Pada ultra processed food, bukan hanya kandungan nutrisinya yang membuat makanan ini menjadi tidak sehat. Sebuah studi tahun 2019 membagi 20 orang menjadi dua kelompok dengan diet kalori, gula, lemak, serat, dan mikronutrien yang identik. Satu kelompok mengonsumsi ultra processed food, sedangkan yang lain mengkonsumsi makanan minim proses. Hasilnya, orang yang mengonsumsi ultra processed food mengalami kenaikan berat badan, sedangkan kelompok lainnya mengalami penurunan berat badan.

Para peneliti mengemukakan beberapa teori untuk menjelaskan hubungan antara konsumsi ultra processed food dan obesitas. Salah satu teorinya, dikemukakan oleh Eduardo A.F. Nilson, peneliti dari Universitas São Paulo, Brasil, yang menyatakan bahwa mengonsumsi ultra processed food mengubah cara makan seseorang secara keseluruhan.

Ultra processed food ini menggantikan makanan rumahan dengan makanan siap saji yang kaya energi dan mudah dikonsumsi berlebihan. Nilson menjelaskan bahwa makanan ini sengaja dibuat untuk dikonsumsi secara berlebihan, dengan rasa yang sangat manis, sangat asin, dan siap saji, sehingga menggantikan pola makan tradisional.

Ahli lainnya mengemukakan bahwa salah satu bahaya ultra processed food adalah mendorong orang untuk makan terlalu cepat. Hal ini diduga terjadi karena ultra processed food mudah dicerna dan tidak memberikan sinyal kenyang kepada otak.

 Para ahli tengah menyelidiki lebih lanjut mengenai proses konsumsi ultra processed food pada saluran pencernaan. Namun sejauh ini, ahli menemukan bahwa beberapa zat kimia dalam ultra processed food, terutama emulsifier, dapat mengganggu mikroba usus yang berperan dalam mengirim sinyal kenyang ke otak. Hal ini dapat menyebabkan seseorang makan lebih banyak dari yang dibutuhkannya.

3 dari 3 halaman

Tips Dalam Mengurangi Asupan Ultra Processed Food

Para ahli sepakat bahwa mengurangi konsumsi ultra processed food tidak hanya menjadi tanggung jawab masyarakat. Nilson menyatakan bahwa banyak orang tidak memiliki akses ke makanan sehat, ditambah lagi makanan ini umumnya lebih mahal daripada ultra processed food.

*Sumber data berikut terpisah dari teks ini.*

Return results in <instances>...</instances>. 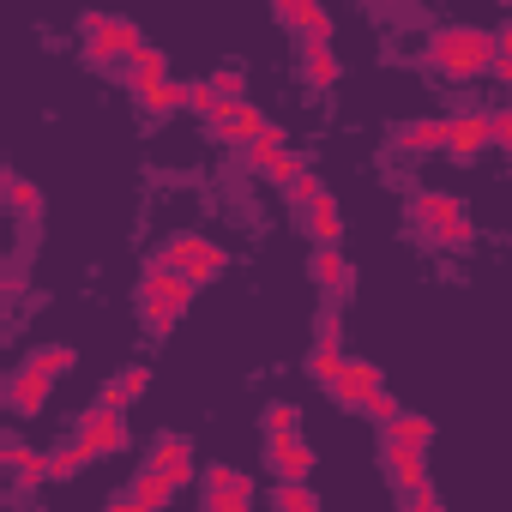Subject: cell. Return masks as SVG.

Nilson berpendapat bahwa pemerintah perlu menerapkan kebijakan untuk memperluas akses ke makanan sehat untuk menekan angka pengonsumsian makanan ultra olahan.

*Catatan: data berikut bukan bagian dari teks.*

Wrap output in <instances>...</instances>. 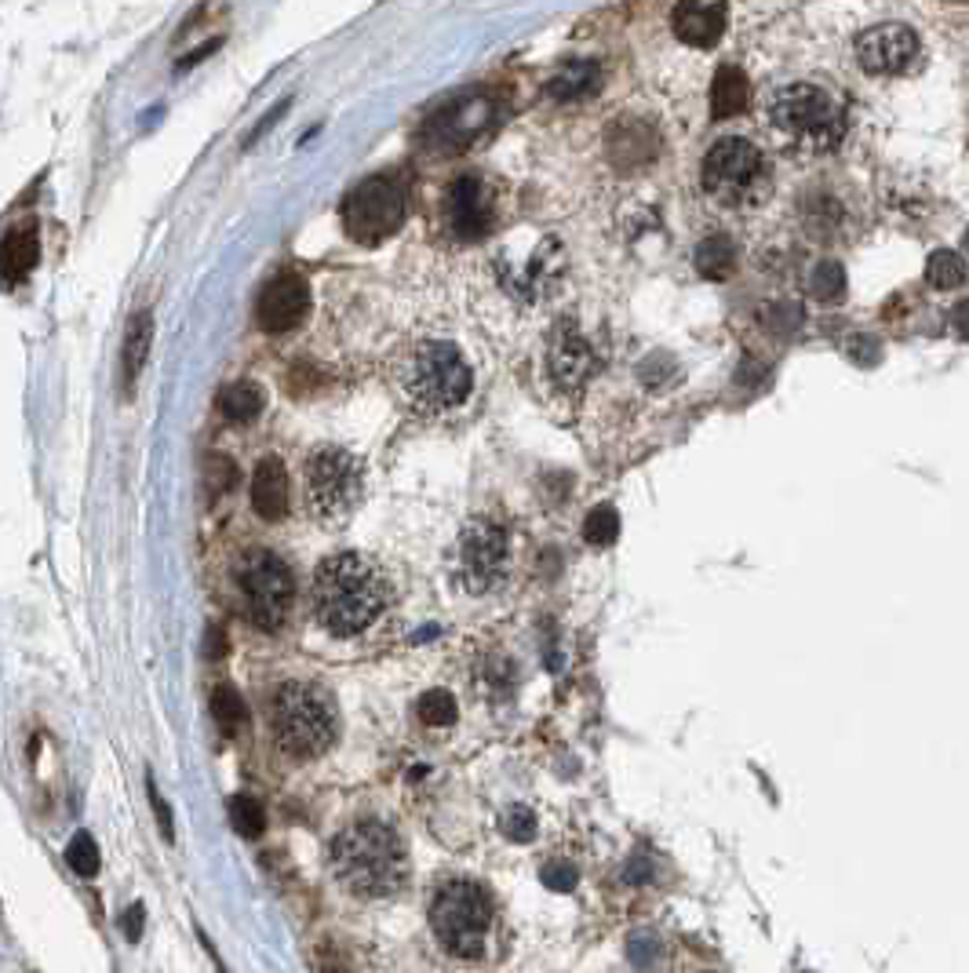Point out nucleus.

Nilson juga menekankan pentingnya peran pemerintah dalam melindungi masyarakat dari bahaya ultra processed food. Salah satu kebijakan penting adalah dengan memberikan peringatan dan menerapkan label yang jelas pada produk makanan tersebut. Contoh negara yang telah menerapkan kebijakan ini adalah Kanada yang mewajibkan label pada makanan kemasan, termasuk informasi kandungan sodium, gula, dan lemak jenuh.

Selain itu, Health Canada menambahkan peringatan tentang bahaya ultra processed food dalam panduan memilih makanan sehat mereka.

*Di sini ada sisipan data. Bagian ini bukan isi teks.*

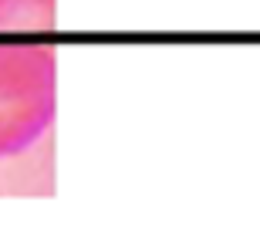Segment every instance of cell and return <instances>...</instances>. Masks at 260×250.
<instances>
[{"mask_svg": "<svg viewBox=\"0 0 260 250\" xmlns=\"http://www.w3.org/2000/svg\"><path fill=\"white\" fill-rule=\"evenodd\" d=\"M58 115V58L48 44H0V159L27 152Z\"/></svg>", "mask_w": 260, "mask_h": 250, "instance_id": "obj_1", "label": "cell"}, {"mask_svg": "<svg viewBox=\"0 0 260 250\" xmlns=\"http://www.w3.org/2000/svg\"><path fill=\"white\" fill-rule=\"evenodd\" d=\"M58 0H0V30H51Z\"/></svg>", "mask_w": 260, "mask_h": 250, "instance_id": "obj_2", "label": "cell"}]
</instances>
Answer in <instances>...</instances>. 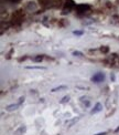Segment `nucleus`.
Instances as JSON below:
<instances>
[{
	"label": "nucleus",
	"mask_w": 119,
	"mask_h": 135,
	"mask_svg": "<svg viewBox=\"0 0 119 135\" xmlns=\"http://www.w3.org/2000/svg\"><path fill=\"white\" fill-rule=\"evenodd\" d=\"M104 79H105V74L104 73H96V74H94L93 76H92V81L93 82H95V83H99V82H103Z\"/></svg>",
	"instance_id": "f257e3e1"
},
{
	"label": "nucleus",
	"mask_w": 119,
	"mask_h": 135,
	"mask_svg": "<svg viewBox=\"0 0 119 135\" xmlns=\"http://www.w3.org/2000/svg\"><path fill=\"white\" fill-rule=\"evenodd\" d=\"M89 9V6L88 5H78L76 6V10H77L78 13H83L85 12L86 10H88Z\"/></svg>",
	"instance_id": "f03ea898"
},
{
	"label": "nucleus",
	"mask_w": 119,
	"mask_h": 135,
	"mask_svg": "<svg viewBox=\"0 0 119 135\" xmlns=\"http://www.w3.org/2000/svg\"><path fill=\"white\" fill-rule=\"evenodd\" d=\"M101 110H103V105H101L100 103H97V104L95 105V106H94V109L91 111V113H92V114H96V113L100 112Z\"/></svg>",
	"instance_id": "7ed1b4c3"
},
{
	"label": "nucleus",
	"mask_w": 119,
	"mask_h": 135,
	"mask_svg": "<svg viewBox=\"0 0 119 135\" xmlns=\"http://www.w3.org/2000/svg\"><path fill=\"white\" fill-rule=\"evenodd\" d=\"M26 9H28L29 11H35L36 9H38V5H36L35 2H29L28 6H26Z\"/></svg>",
	"instance_id": "20e7f679"
},
{
	"label": "nucleus",
	"mask_w": 119,
	"mask_h": 135,
	"mask_svg": "<svg viewBox=\"0 0 119 135\" xmlns=\"http://www.w3.org/2000/svg\"><path fill=\"white\" fill-rule=\"evenodd\" d=\"M74 7H75V2H74L73 0H66V3H65L64 8L68 9V10H72Z\"/></svg>",
	"instance_id": "39448f33"
},
{
	"label": "nucleus",
	"mask_w": 119,
	"mask_h": 135,
	"mask_svg": "<svg viewBox=\"0 0 119 135\" xmlns=\"http://www.w3.org/2000/svg\"><path fill=\"white\" fill-rule=\"evenodd\" d=\"M19 105H20L19 103H17V104H10V105H7V106H6V110H7V111H9V112L14 111V110H17L19 107Z\"/></svg>",
	"instance_id": "423d86ee"
},
{
	"label": "nucleus",
	"mask_w": 119,
	"mask_h": 135,
	"mask_svg": "<svg viewBox=\"0 0 119 135\" xmlns=\"http://www.w3.org/2000/svg\"><path fill=\"white\" fill-rule=\"evenodd\" d=\"M78 120H79V117H75V119L71 120V121H66V122H65V124H66V126H67V127H71L72 125L75 124V123L77 122Z\"/></svg>",
	"instance_id": "0eeeda50"
},
{
	"label": "nucleus",
	"mask_w": 119,
	"mask_h": 135,
	"mask_svg": "<svg viewBox=\"0 0 119 135\" xmlns=\"http://www.w3.org/2000/svg\"><path fill=\"white\" fill-rule=\"evenodd\" d=\"M66 89H67V86H66V85H60V86H57V88L52 89V91H51V92H59V91H63V90H66Z\"/></svg>",
	"instance_id": "6e6552de"
},
{
	"label": "nucleus",
	"mask_w": 119,
	"mask_h": 135,
	"mask_svg": "<svg viewBox=\"0 0 119 135\" xmlns=\"http://www.w3.org/2000/svg\"><path fill=\"white\" fill-rule=\"evenodd\" d=\"M26 69H29V70H45V68L44 67H26Z\"/></svg>",
	"instance_id": "1a4fd4ad"
},
{
	"label": "nucleus",
	"mask_w": 119,
	"mask_h": 135,
	"mask_svg": "<svg viewBox=\"0 0 119 135\" xmlns=\"http://www.w3.org/2000/svg\"><path fill=\"white\" fill-rule=\"evenodd\" d=\"M68 101H70V96L66 95V96H64V98L61 100V102H60V103H61V104H65V103H67Z\"/></svg>",
	"instance_id": "9d476101"
},
{
	"label": "nucleus",
	"mask_w": 119,
	"mask_h": 135,
	"mask_svg": "<svg viewBox=\"0 0 119 135\" xmlns=\"http://www.w3.org/2000/svg\"><path fill=\"white\" fill-rule=\"evenodd\" d=\"M33 60L35 61V62H41L42 60H43V55H38V57L33 58Z\"/></svg>",
	"instance_id": "9b49d317"
},
{
	"label": "nucleus",
	"mask_w": 119,
	"mask_h": 135,
	"mask_svg": "<svg viewBox=\"0 0 119 135\" xmlns=\"http://www.w3.org/2000/svg\"><path fill=\"white\" fill-rule=\"evenodd\" d=\"M73 33L75 34V36H78V37H79V36H83L84 32H83V31H80V30H75V31H73Z\"/></svg>",
	"instance_id": "f8f14e48"
},
{
	"label": "nucleus",
	"mask_w": 119,
	"mask_h": 135,
	"mask_svg": "<svg viewBox=\"0 0 119 135\" xmlns=\"http://www.w3.org/2000/svg\"><path fill=\"white\" fill-rule=\"evenodd\" d=\"M73 55H75V57H83V53L82 52H79V51H74L73 52Z\"/></svg>",
	"instance_id": "ddd939ff"
},
{
	"label": "nucleus",
	"mask_w": 119,
	"mask_h": 135,
	"mask_svg": "<svg viewBox=\"0 0 119 135\" xmlns=\"http://www.w3.org/2000/svg\"><path fill=\"white\" fill-rule=\"evenodd\" d=\"M101 51H103V52H108V48H107V47L101 48Z\"/></svg>",
	"instance_id": "4468645a"
},
{
	"label": "nucleus",
	"mask_w": 119,
	"mask_h": 135,
	"mask_svg": "<svg viewBox=\"0 0 119 135\" xmlns=\"http://www.w3.org/2000/svg\"><path fill=\"white\" fill-rule=\"evenodd\" d=\"M95 135H106V132H103V133H98V134H95Z\"/></svg>",
	"instance_id": "2eb2a0df"
},
{
	"label": "nucleus",
	"mask_w": 119,
	"mask_h": 135,
	"mask_svg": "<svg viewBox=\"0 0 119 135\" xmlns=\"http://www.w3.org/2000/svg\"><path fill=\"white\" fill-rule=\"evenodd\" d=\"M110 79L112 81H115V75H114V74H111V75H110Z\"/></svg>",
	"instance_id": "dca6fc26"
},
{
	"label": "nucleus",
	"mask_w": 119,
	"mask_h": 135,
	"mask_svg": "<svg viewBox=\"0 0 119 135\" xmlns=\"http://www.w3.org/2000/svg\"><path fill=\"white\" fill-rule=\"evenodd\" d=\"M9 1H17V0H9Z\"/></svg>",
	"instance_id": "f3484780"
}]
</instances>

Kunci untuk makanan yang lebih sehat terletak pada perubahan pola pikir. Kita perlu beralih dari fokus pada kalori  ke kualitas makanan. Untuk mengurangi konsumsi ultra processed food, para ahli menyarankan untuk memilih alternatif murah dan mudah diolah seperti kacang-kacangandan telur. Hal ini juga berlaku untuk camilan atau makanan ringan yang kita konsumsi sehari-hari.